Sabendo de tudo isso, é claro que a morte acompanha Félix, com direito de até mesmo ele tentar fazê-la acontecer certo momento. Não só em Félix, mas também no livro todo percebemos o decesso de maneira muito óbvia. Para começar, Vanda trabalha como técnica de autópsia no IML. Passagens como a adolescente que comete suicídio mostra que se por um lado Félix foi covarde em, pela morte, poder vir a ter sua libertação, a adolescente é mais forte por tê-la – podemos dizer – consumado o ato. O caráter bom da morte vem neste sentido de libertação, embora talvez encontrássemos mais sentido na imagem feminina sem uma posição de fragilidade, pelo fato de que as razões de seu suicídio se deu pela traição do namorado com uma amiga. Através de uma conversa de Vanda e Risério, um funcionário do Instituto, podemos observar:

— Não sei se a morte é ruim. Ela é feia, mas fico pensando se é ruim. Claro que é boa para a ecologia do planeta, e a fila andar, haver a sucessão de indivíduos, é uma maneira eficiente de aperfeiçoamento da espécie. Em termos biológicos, a morte é essencial à vida. Vida e morte como movimentos, não uma coisa em si. Mas, em termos de sentimento, o que a gente sente? (BRACHER, 2ª ed., 2016, p. 198).

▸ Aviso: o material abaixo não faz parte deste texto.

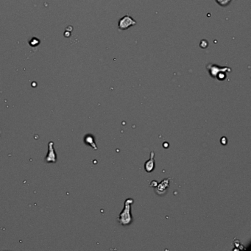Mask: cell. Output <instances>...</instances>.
Listing matches in <instances>:
<instances>
[{
	"instance_id": "obj_1",
	"label": "cell",
	"mask_w": 251,
	"mask_h": 251,
	"mask_svg": "<svg viewBox=\"0 0 251 251\" xmlns=\"http://www.w3.org/2000/svg\"><path fill=\"white\" fill-rule=\"evenodd\" d=\"M134 203V200L132 198H128L125 201V206L124 209L119 214L117 218V221L120 225L123 226H127L131 225L133 222V218L131 215V205Z\"/></svg>"
},
{
	"instance_id": "obj_2",
	"label": "cell",
	"mask_w": 251,
	"mask_h": 251,
	"mask_svg": "<svg viewBox=\"0 0 251 251\" xmlns=\"http://www.w3.org/2000/svg\"><path fill=\"white\" fill-rule=\"evenodd\" d=\"M209 74L213 78H217L219 80H224L226 79V73L231 72V69L227 66H219L217 64H208L206 66Z\"/></svg>"
},
{
	"instance_id": "obj_3",
	"label": "cell",
	"mask_w": 251,
	"mask_h": 251,
	"mask_svg": "<svg viewBox=\"0 0 251 251\" xmlns=\"http://www.w3.org/2000/svg\"><path fill=\"white\" fill-rule=\"evenodd\" d=\"M136 23L137 22H136V20L133 19L131 15H126L119 19L118 27L119 30H128V29H129L130 27L136 25Z\"/></svg>"
},
{
	"instance_id": "obj_4",
	"label": "cell",
	"mask_w": 251,
	"mask_h": 251,
	"mask_svg": "<svg viewBox=\"0 0 251 251\" xmlns=\"http://www.w3.org/2000/svg\"><path fill=\"white\" fill-rule=\"evenodd\" d=\"M171 181V178H165L160 183L157 184L156 187H155V191L157 194L162 196L167 193V190H168L169 187H170V183Z\"/></svg>"
},
{
	"instance_id": "obj_5",
	"label": "cell",
	"mask_w": 251,
	"mask_h": 251,
	"mask_svg": "<svg viewBox=\"0 0 251 251\" xmlns=\"http://www.w3.org/2000/svg\"><path fill=\"white\" fill-rule=\"evenodd\" d=\"M155 153L153 151H152L150 153V159L148 161H147L145 164V170L147 172L150 173L152 172L153 170H155Z\"/></svg>"
},
{
	"instance_id": "obj_6",
	"label": "cell",
	"mask_w": 251,
	"mask_h": 251,
	"mask_svg": "<svg viewBox=\"0 0 251 251\" xmlns=\"http://www.w3.org/2000/svg\"><path fill=\"white\" fill-rule=\"evenodd\" d=\"M215 1L221 7H226L231 2L232 0H215Z\"/></svg>"
}]
</instances>
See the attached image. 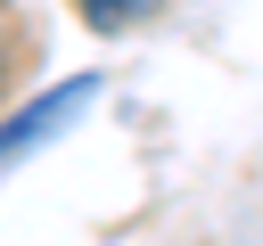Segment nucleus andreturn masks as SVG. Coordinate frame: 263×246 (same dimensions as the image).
I'll list each match as a JSON object with an SVG mask.
<instances>
[{
    "label": "nucleus",
    "instance_id": "obj_1",
    "mask_svg": "<svg viewBox=\"0 0 263 246\" xmlns=\"http://www.w3.org/2000/svg\"><path fill=\"white\" fill-rule=\"evenodd\" d=\"M99 90H107L99 74H66V82H49L41 98H25V107L8 115V131H0V156H8V164H25V156H33V148H49V139H58V131H66V123H74V115L99 98Z\"/></svg>",
    "mask_w": 263,
    "mask_h": 246
},
{
    "label": "nucleus",
    "instance_id": "obj_2",
    "mask_svg": "<svg viewBox=\"0 0 263 246\" xmlns=\"http://www.w3.org/2000/svg\"><path fill=\"white\" fill-rule=\"evenodd\" d=\"M164 0H74V16L90 25V33H132V25H148Z\"/></svg>",
    "mask_w": 263,
    "mask_h": 246
}]
</instances>
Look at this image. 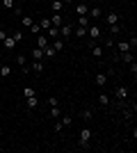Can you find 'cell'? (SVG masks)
Returning a JSON list of instances; mask_svg holds the SVG:
<instances>
[{"label": "cell", "instance_id": "4fadbf2b", "mask_svg": "<svg viewBox=\"0 0 137 153\" xmlns=\"http://www.w3.org/2000/svg\"><path fill=\"white\" fill-rule=\"evenodd\" d=\"M25 105H27L30 110H34L37 105H39V98H37V96H30V98H25Z\"/></svg>", "mask_w": 137, "mask_h": 153}, {"label": "cell", "instance_id": "60d3db41", "mask_svg": "<svg viewBox=\"0 0 137 153\" xmlns=\"http://www.w3.org/2000/svg\"><path fill=\"white\" fill-rule=\"evenodd\" d=\"M5 37H7V32H5V30H0V41H2Z\"/></svg>", "mask_w": 137, "mask_h": 153}, {"label": "cell", "instance_id": "9c48e42d", "mask_svg": "<svg viewBox=\"0 0 137 153\" xmlns=\"http://www.w3.org/2000/svg\"><path fill=\"white\" fill-rule=\"evenodd\" d=\"M50 9H53V14H62L64 2H62V0H53V2H50Z\"/></svg>", "mask_w": 137, "mask_h": 153}, {"label": "cell", "instance_id": "ab89813d", "mask_svg": "<svg viewBox=\"0 0 137 153\" xmlns=\"http://www.w3.org/2000/svg\"><path fill=\"white\" fill-rule=\"evenodd\" d=\"M48 105H50V108H53V105H57V96H50V98H48Z\"/></svg>", "mask_w": 137, "mask_h": 153}, {"label": "cell", "instance_id": "9a60e30c", "mask_svg": "<svg viewBox=\"0 0 137 153\" xmlns=\"http://www.w3.org/2000/svg\"><path fill=\"white\" fill-rule=\"evenodd\" d=\"M91 55H94V57H103V46H96V44H94V46H91Z\"/></svg>", "mask_w": 137, "mask_h": 153}, {"label": "cell", "instance_id": "7a4b0ae2", "mask_svg": "<svg viewBox=\"0 0 137 153\" xmlns=\"http://www.w3.org/2000/svg\"><path fill=\"white\" fill-rule=\"evenodd\" d=\"M87 34H89V37H94V39H98L101 34H103V30H101V27H98L96 23H91V25L87 27Z\"/></svg>", "mask_w": 137, "mask_h": 153}, {"label": "cell", "instance_id": "3957f363", "mask_svg": "<svg viewBox=\"0 0 137 153\" xmlns=\"http://www.w3.org/2000/svg\"><path fill=\"white\" fill-rule=\"evenodd\" d=\"M117 59H121V62H126V64H130L133 59H135V55H133V51H126V53H119V55H114Z\"/></svg>", "mask_w": 137, "mask_h": 153}, {"label": "cell", "instance_id": "7c38bea8", "mask_svg": "<svg viewBox=\"0 0 137 153\" xmlns=\"http://www.w3.org/2000/svg\"><path fill=\"white\" fill-rule=\"evenodd\" d=\"M87 16H89V19H101V16H103V12H101V7H91Z\"/></svg>", "mask_w": 137, "mask_h": 153}, {"label": "cell", "instance_id": "d590c367", "mask_svg": "<svg viewBox=\"0 0 137 153\" xmlns=\"http://www.w3.org/2000/svg\"><path fill=\"white\" fill-rule=\"evenodd\" d=\"M12 37H14V41H16V44H19V41H23V32H14Z\"/></svg>", "mask_w": 137, "mask_h": 153}, {"label": "cell", "instance_id": "52a82bcc", "mask_svg": "<svg viewBox=\"0 0 137 153\" xmlns=\"http://www.w3.org/2000/svg\"><path fill=\"white\" fill-rule=\"evenodd\" d=\"M2 46H5V51H14V48H16V41H14V37H9V34H7V37L2 39Z\"/></svg>", "mask_w": 137, "mask_h": 153}, {"label": "cell", "instance_id": "8d00e7d4", "mask_svg": "<svg viewBox=\"0 0 137 153\" xmlns=\"http://www.w3.org/2000/svg\"><path fill=\"white\" fill-rule=\"evenodd\" d=\"M2 5H5V9H14V0H2Z\"/></svg>", "mask_w": 137, "mask_h": 153}, {"label": "cell", "instance_id": "603a6c76", "mask_svg": "<svg viewBox=\"0 0 137 153\" xmlns=\"http://www.w3.org/2000/svg\"><path fill=\"white\" fill-rule=\"evenodd\" d=\"M73 34H76V37H87V27L78 25V27H76V30H73Z\"/></svg>", "mask_w": 137, "mask_h": 153}, {"label": "cell", "instance_id": "e0dca14e", "mask_svg": "<svg viewBox=\"0 0 137 153\" xmlns=\"http://www.w3.org/2000/svg\"><path fill=\"white\" fill-rule=\"evenodd\" d=\"M55 55H57V51H55V48L48 44V46L44 48V57H55Z\"/></svg>", "mask_w": 137, "mask_h": 153}, {"label": "cell", "instance_id": "5b68a950", "mask_svg": "<svg viewBox=\"0 0 137 153\" xmlns=\"http://www.w3.org/2000/svg\"><path fill=\"white\" fill-rule=\"evenodd\" d=\"M105 23H107V25H117L119 23V14L117 12H107L105 14Z\"/></svg>", "mask_w": 137, "mask_h": 153}, {"label": "cell", "instance_id": "44dd1931", "mask_svg": "<svg viewBox=\"0 0 137 153\" xmlns=\"http://www.w3.org/2000/svg\"><path fill=\"white\" fill-rule=\"evenodd\" d=\"M98 103H101V108H107V105H110V96L101 94V96H98Z\"/></svg>", "mask_w": 137, "mask_h": 153}, {"label": "cell", "instance_id": "b9f144b4", "mask_svg": "<svg viewBox=\"0 0 137 153\" xmlns=\"http://www.w3.org/2000/svg\"><path fill=\"white\" fill-rule=\"evenodd\" d=\"M62 2H64V5H66V2H73V0H62Z\"/></svg>", "mask_w": 137, "mask_h": 153}, {"label": "cell", "instance_id": "6da1fadb", "mask_svg": "<svg viewBox=\"0 0 137 153\" xmlns=\"http://www.w3.org/2000/svg\"><path fill=\"white\" fill-rule=\"evenodd\" d=\"M91 128H82V130H80V142H78V146L80 149H87L89 146V142H91Z\"/></svg>", "mask_w": 137, "mask_h": 153}, {"label": "cell", "instance_id": "277c9868", "mask_svg": "<svg viewBox=\"0 0 137 153\" xmlns=\"http://www.w3.org/2000/svg\"><path fill=\"white\" fill-rule=\"evenodd\" d=\"M59 34H62V39H71L73 27H71V25H66V23H62V25H59Z\"/></svg>", "mask_w": 137, "mask_h": 153}, {"label": "cell", "instance_id": "f546056e", "mask_svg": "<svg viewBox=\"0 0 137 153\" xmlns=\"http://www.w3.org/2000/svg\"><path fill=\"white\" fill-rule=\"evenodd\" d=\"M62 123H64V128L71 126V123H73V117L71 114H64V117H62Z\"/></svg>", "mask_w": 137, "mask_h": 153}, {"label": "cell", "instance_id": "74e56055", "mask_svg": "<svg viewBox=\"0 0 137 153\" xmlns=\"http://www.w3.org/2000/svg\"><path fill=\"white\" fill-rule=\"evenodd\" d=\"M128 44H130V51H135V48H137V37H130Z\"/></svg>", "mask_w": 137, "mask_h": 153}, {"label": "cell", "instance_id": "ffe728a7", "mask_svg": "<svg viewBox=\"0 0 137 153\" xmlns=\"http://www.w3.org/2000/svg\"><path fill=\"white\" fill-rule=\"evenodd\" d=\"M78 25L89 27V25H91V19H89V16H78Z\"/></svg>", "mask_w": 137, "mask_h": 153}, {"label": "cell", "instance_id": "836d02e7", "mask_svg": "<svg viewBox=\"0 0 137 153\" xmlns=\"http://www.w3.org/2000/svg\"><path fill=\"white\" fill-rule=\"evenodd\" d=\"M53 128H55V133H62V130H64V123H62V121L57 119V123H55Z\"/></svg>", "mask_w": 137, "mask_h": 153}, {"label": "cell", "instance_id": "ba28073f", "mask_svg": "<svg viewBox=\"0 0 137 153\" xmlns=\"http://www.w3.org/2000/svg\"><path fill=\"white\" fill-rule=\"evenodd\" d=\"M114 96H117L119 101H124L126 96H128V87H124V85H119L117 89H114Z\"/></svg>", "mask_w": 137, "mask_h": 153}, {"label": "cell", "instance_id": "ac0fdd59", "mask_svg": "<svg viewBox=\"0 0 137 153\" xmlns=\"http://www.w3.org/2000/svg\"><path fill=\"white\" fill-rule=\"evenodd\" d=\"M32 71H34V73H44V62H41V59H34Z\"/></svg>", "mask_w": 137, "mask_h": 153}, {"label": "cell", "instance_id": "30bf717a", "mask_svg": "<svg viewBox=\"0 0 137 153\" xmlns=\"http://www.w3.org/2000/svg\"><path fill=\"white\" fill-rule=\"evenodd\" d=\"M107 85V73H96V87H105Z\"/></svg>", "mask_w": 137, "mask_h": 153}, {"label": "cell", "instance_id": "d6a6232c", "mask_svg": "<svg viewBox=\"0 0 137 153\" xmlns=\"http://www.w3.org/2000/svg\"><path fill=\"white\" fill-rule=\"evenodd\" d=\"M16 64H19V66H25V55H16Z\"/></svg>", "mask_w": 137, "mask_h": 153}, {"label": "cell", "instance_id": "d4e9b609", "mask_svg": "<svg viewBox=\"0 0 137 153\" xmlns=\"http://www.w3.org/2000/svg\"><path fill=\"white\" fill-rule=\"evenodd\" d=\"M30 96H37V91L32 87H23V98H30Z\"/></svg>", "mask_w": 137, "mask_h": 153}, {"label": "cell", "instance_id": "4316f807", "mask_svg": "<svg viewBox=\"0 0 137 153\" xmlns=\"http://www.w3.org/2000/svg\"><path fill=\"white\" fill-rule=\"evenodd\" d=\"M37 23L41 25V30H48V27H50V19H39Z\"/></svg>", "mask_w": 137, "mask_h": 153}, {"label": "cell", "instance_id": "5bb4252c", "mask_svg": "<svg viewBox=\"0 0 137 153\" xmlns=\"http://www.w3.org/2000/svg\"><path fill=\"white\" fill-rule=\"evenodd\" d=\"M48 114H50V119H59V114H62V110H59V105H53V108L48 110Z\"/></svg>", "mask_w": 137, "mask_h": 153}, {"label": "cell", "instance_id": "7bdbcfd3", "mask_svg": "<svg viewBox=\"0 0 137 153\" xmlns=\"http://www.w3.org/2000/svg\"><path fill=\"white\" fill-rule=\"evenodd\" d=\"M87 2H96V0H87Z\"/></svg>", "mask_w": 137, "mask_h": 153}, {"label": "cell", "instance_id": "f35d334b", "mask_svg": "<svg viewBox=\"0 0 137 153\" xmlns=\"http://www.w3.org/2000/svg\"><path fill=\"white\" fill-rule=\"evenodd\" d=\"M130 73H133V76H137V62H135V59L130 62Z\"/></svg>", "mask_w": 137, "mask_h": 153}, {"label": "cell", "instance_id": "d6986e66", "mask_svg": "<svg viewBox=\"0 0 137 153\" xmlns=\"http://www.w3.org/2000/svg\"><path fill=\"white\" fill-rule=\"evenodd\" d=\"M46 46H48V39H46L44 34H39V37H37V48H41V51H44Z\"/></svg>", "mask_w": 137, "mask_h": 153}, {"label": "cell", "instance_id": "2e32d148", "mask_svg": "<svg viewBox=\"0 0 137 153\" xmlns=\"http://www.w3.org/2000/svg\"><path fill=\"white\" fill-rule=\"evenodd\" d=\"M50 46H53V48H55L57 53H62V51H64V39H55Z\"/></svg>", "mask_w": 137, "mask_h": 153}, {"label": "cell", "instance_id": "f1b7e54d", "mask_svg": "<svg viewBox=\"0 0 137 153\" xmlns=\"http://www.w3.org/2000/svg\"><path fill=\"white\" fill-rule=\"evenodd\" d=\"M46 32H48V37H57V34H59V27L50 25V27H48V30H46Z\"/></svg>", "mask_w": 137, "mask_h": 153}, {"label": "cell", "instance_id": "8fae6325", "mask_svg": "<svg viewBox=\"0 0 137 153\" xmlns=\"http://www.w3.org/2000/svg\"><path fill=\"white\" fill-rule=\"evenodd\" d=\"M62 23H64V19H62V14H53V16H50V25L59 27Z\"/></svg>", "mask_w": 137, "mask_h": 153}, {"label": "cell", "instance_id": "ee69618b", "mask_svg": "<svg viewBox=\"0 0 137 153\" xmlns=\"http://www.w3.org/2000/svg\"><path fill=\"white\" fill-rule=\"evenodd\" d=\"M0 66H2V62H0Z\"/></svg>", "mask_w": 137, "mask_h": 153}, {"label": "cell", "instance_id": "1f68e13d", "mask_svg": "<svg viewBox=\"0 0 137 153\" xmlns=\"http://www.w3.org/2000/svg\"><path fill=\"white\" fill-rule=\"evenodd\" d=\"M119 32H121V27H119V25H110V34H112V37H117Z\"/></svg>", "mask_w": 137, "mask_h": 153}, {"label": "cell", "instance_id": "4dcf8cb0", "mask_svg": "<svg viewBox=\"0 0 137 153\" xmlns=\"http://www.w3.org/2000/svg\"><path fill=\"white\" fill-rule=\"evenodd\" d=\"M21 21H23V25H25V27H30V25L34 23V19H30V16H23Z\"/></svg>", "mask_w": 137, "mask_h": 153}, {"label": "cell", "instance_id": "e575fe53", "mask_svg": "<svg viewBox=\"0 0 137 153\" xmlns=\"http://www.w3.org/2000/svg\"><path fill=\"white\" fill-rule=\"evenodd\" d=\"M91 117H94V112H91V110H85V112H82V119H85V121H89Z\"/></svg>", "mask_w": 137, "mask_h": 153}, {"label": "cell", "instance_id": "8992f818", "mask_svg": "<svg viewBox=\"0 0 137 153\" xmlns=\"http://www.w3.org/2000/svg\"><path fill=\"white\" fill-rule=\"evenodd\" d=\"M76 14H78V16H87V14H89V5H87V2H78V5H76Z\"/></svg>", "mask_w": 137, "mask_h": 153}, {"label": "cell", "instance_id": "484cf974", "mask_svg": "<svg viewBox=\"0 0 137 153\" xmlns=\"http://www.w3.org/2000/svg\"><path fill=\"white\" fill-rule=\"evenodd\" d=\"M30 32H32V34H41V32H44V30H41V25H39V23H37V21H34L32 25H30Z\"/></svg>", "mask_w": 137, "mask_h": 153}, {"label": "cell", "instance_id": "f6af8a7d", "mask_svg": "<svg viewBox=\"0 0 137 153\" xmlns=\"http://www.w3.org/2000/svg\"><path fill=\"white\" fill-rule=\"evenodd\" d=\"M37 2H39V0H37Z\"/></svg>", "mask_w": 137, "mask_h": 153}, {"label": "cell", "instance_id": "83f0119b", "mask_svg": "<svg viewBox=\"0 0 137 153\" xmlns=\"http://www.w3.org/2000/svg\"><path fill=\"white\" fill-rule=\"evenodd\" d=\"M9 73H12V69H9L7 64H2V66H0V76H2V78H7Z\"/></svg>", "mask_w": 137, "mask_h": 153}, {"label": "cell", "instance_id": "cb8c5ba5", "mask_svg": "<svg viewBox=\"0 0 137 153\" xmlns=\"http://www.w3.org/2000/svg\"><path fill=\"white\" fill-rule=\"evenodd\" d=\"M30 55H32V59H44V51H41V48H34Z\"/></svg>", "mask_w": 137, "mask_h": 153}, {"label": "cell", "instance_id": "7402d4cb", "mask_svg": "<svg viewBox=\"0 0 137 153\" xmlns=\"http://www.w3.org/2000/svg\"><path fill=\"white\" fill-rule=\"evenodd\" d=\"M117 48H119V53H126V51H130V44L128 41H119Z\"/></svg>", "mask_w": 137, "mask_h": 153}]
</instances>
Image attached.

Portanto a própria morte teria um prisma dual, sendo ruim ao tratarmos como um ponto final, ou sendo boa se admitirmos que por ela haja uma libertação e consequentemente a possibilidade de um recomeço – de dar continuidade ao ciclo. Na página 53, Félix joga a culpa para Deus e Adão, é neles que reside o problema. E lendo sobre Milton: “(…) ambos, pai e filho devem se amaldiçoar, Félix sabe, o intui… Talvez seja só isso, nada tão grandioso como todo prenúncio de crise faz parecer.” E como acontece a Victor e sua Criatura, ambos entregam-se numa perseguição até o oceano ártico, com um fim: a morte.

Ceio que, depois de ler e reler a obra de Bracher para selecionar algo que considerasse importante o suficiente para ser discutido aqui, é quase impossível de não ultrapassar o limite da imparcialidade e estabelecer comparações pessoais – ainda porque essa análise aqui é de cunho comparativo –, até mesmo com o famigerado Félix. Sendo assim, ao correr as folhas, indo e voltando, buscando as passagens, tentando relembrar nomes, quem disse o quê, ou a ordem dos acontecimentos, não pude deixar de acreditar que Bracher disse, ironicamente, sobre meu texto:

Nossa mente supõe mais ordem e regularidade nas coisas do que elas de fato possuem. Como na natureza há muitas coisas singulares e cheias de disparidades, procuramos, e supomos encontrar, paralelismos, correspondências e relações que não existem. É preciso, pois, encarar os próprios fatos particulares e suas séries e ordens, renunciar às nossas intuições ou crenças e habituar-se ao trato direto das coisas. (BRACHER, 2ª ed., 2016, p. 195).